Já o disse e volto a dizer que é preciso elevar a cultura geológica dos portugueses e isso começa na escola. De há muito que venho alertando, em textos escritos e em conversas públicas, para a pouca importância dada ao ensino desta disciplina nas nossas escolas dos ensinos básico e secundário. Quem, a nível político, decide sobre o maior ou menor interesse das matérias curriculares referentes a esta disciplina, desconhece a real importância deste domínio do conhecimento como motor de desenvolvimento e bem-estar, mas também como componente da formação integral do cidadão.
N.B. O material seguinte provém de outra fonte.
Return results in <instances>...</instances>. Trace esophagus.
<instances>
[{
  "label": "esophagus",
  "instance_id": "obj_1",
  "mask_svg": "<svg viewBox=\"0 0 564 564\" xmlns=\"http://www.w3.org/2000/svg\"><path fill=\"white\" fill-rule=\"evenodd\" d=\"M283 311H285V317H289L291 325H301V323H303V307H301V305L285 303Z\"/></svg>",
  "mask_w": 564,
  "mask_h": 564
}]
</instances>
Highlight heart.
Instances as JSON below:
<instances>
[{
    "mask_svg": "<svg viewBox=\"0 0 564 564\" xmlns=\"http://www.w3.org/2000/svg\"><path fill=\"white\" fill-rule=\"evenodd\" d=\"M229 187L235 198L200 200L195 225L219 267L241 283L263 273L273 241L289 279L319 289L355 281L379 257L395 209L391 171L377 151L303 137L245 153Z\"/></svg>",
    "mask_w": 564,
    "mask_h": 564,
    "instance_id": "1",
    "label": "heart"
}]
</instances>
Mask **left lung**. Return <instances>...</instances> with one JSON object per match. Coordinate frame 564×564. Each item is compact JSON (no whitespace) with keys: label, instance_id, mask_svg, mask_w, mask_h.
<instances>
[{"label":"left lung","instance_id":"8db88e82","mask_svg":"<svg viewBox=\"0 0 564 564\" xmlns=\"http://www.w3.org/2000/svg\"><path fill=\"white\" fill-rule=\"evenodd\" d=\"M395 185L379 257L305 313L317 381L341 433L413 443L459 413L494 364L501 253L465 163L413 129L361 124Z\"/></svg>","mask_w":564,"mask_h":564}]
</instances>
Salvo uma ou outra excepção, a falta de cultura geológica dos portugueses é uma realidade transversal, das elites intelectuais sobejamente eruditas ao mais iletrado dos cidadãos. Os nossos concidadãos sabem dizer granito, basalto, mármore, calcário, xisto, barro, petróleo, gás natural, quartzo, feldspato e mica, mina, vulcão, montanha, planície, mas ignoram a origem, a natureza e o significado destas entidades como documentos da longa história que nos antecedeu nesta “bola colorida”. O conjunto de conhecimentos inerentes a esta história tem todas as condições para despertar a curiosidade dos alunos, abrindo-lhes as portas aos múltiplos domínios de um programa convenientemente elaborado por quem tenha competência científica e cultural para o fazer.

A Geologia, insisto em repetir, não pode deixar de ter uma dimensão cultural ao dispor do cidadão comum. Os professores devem ter consciência desta realidade quando se dirigem aos seus alunos, uma vez que não estão só a fornecer bases para eventuais candidatos às licenciaturas na área da Geologia (sempre raros ou inexistentes numa qualquer turma escolar), estão, sobretudo e na maioria dos casos, a formar cidadãos para quem essas bases são fundamentais em termos de preparação global.

E porque não ligar estes conhecimentos às nossas origens, onde e em especial o sílex e o barro foram alvo de procura e utilização, e à sucessiva ocupação do território por outros povos e civilizações (fenícios, gregos, cartagineses, romanos e árabes), em busca do ouro, do cobre e do estanho? E porque não associar a nossa História à realidade física (leia-se geológica, geomorfológica, mineira, sismológica) do país?

Quarenta anos de ensino teórico e/ou prático de diversas disciplinas (da Mineralogia e Cristalografia à Geologia, passando pela Paleontologia e pela Geomorfologia) na Faculdade de Ciências da Universidade de Lisboa, dos quais, dezasseis também na Faculdade de Letras (em Geografia) e, ainda centenas de aulas ou lições nas escolas (dos jardins de infância às secundárias) de norte a sul do território continental, das Ilhas e de Macau, mostraram-me, à saciedade, que aprender a gostar de saber, qualquer que seja o nível no sistema educacional, é uma das chaves que abre o caminho ao sucesso escolar. O professor tem de ter saber (por vocação própria ou porque para tal foi preparado) levar os educandos a gostarem das matérias que têm, por dever, transmitir-lhes. Tem de os incentivar a terem prazer no convívio com ele e, assim, sentirem a escola como algo importante nas suas vidas. A experiência também me ensinou que, em especial, face aos alunos mais crescidos, há outras ferramentas ao alcance do professor para os conduzir no referido sucesso. Uma, é conseguir inculcar neles a consciência do dever cívico de estudar, levando-os a tomarem consciência do privilégio que têm de usufruir da condição de estudante numa sociedade onde milhares de jovens permanecem privados dela. A outra chave não menos importante é estimular-lhes a autoestima. Por outras palavras, o professor tem de ter artes para fazer dos seus alunos jovens que têm gosto em aprender, que frequentam a escola com prazer, que encaram o estudo como um dever de cidadania e têm brio na sua condição de estudantes. Para tal, tem de conseguir estabelecer com eles uma aproximação de confiança e afectividade mútuas que lhe permita actuar, com êxito, nestas vertentes. Foi assim, durante quarenta anos, a minha relação com os muitos milhares de alunos com quem troquei saberes e afectos.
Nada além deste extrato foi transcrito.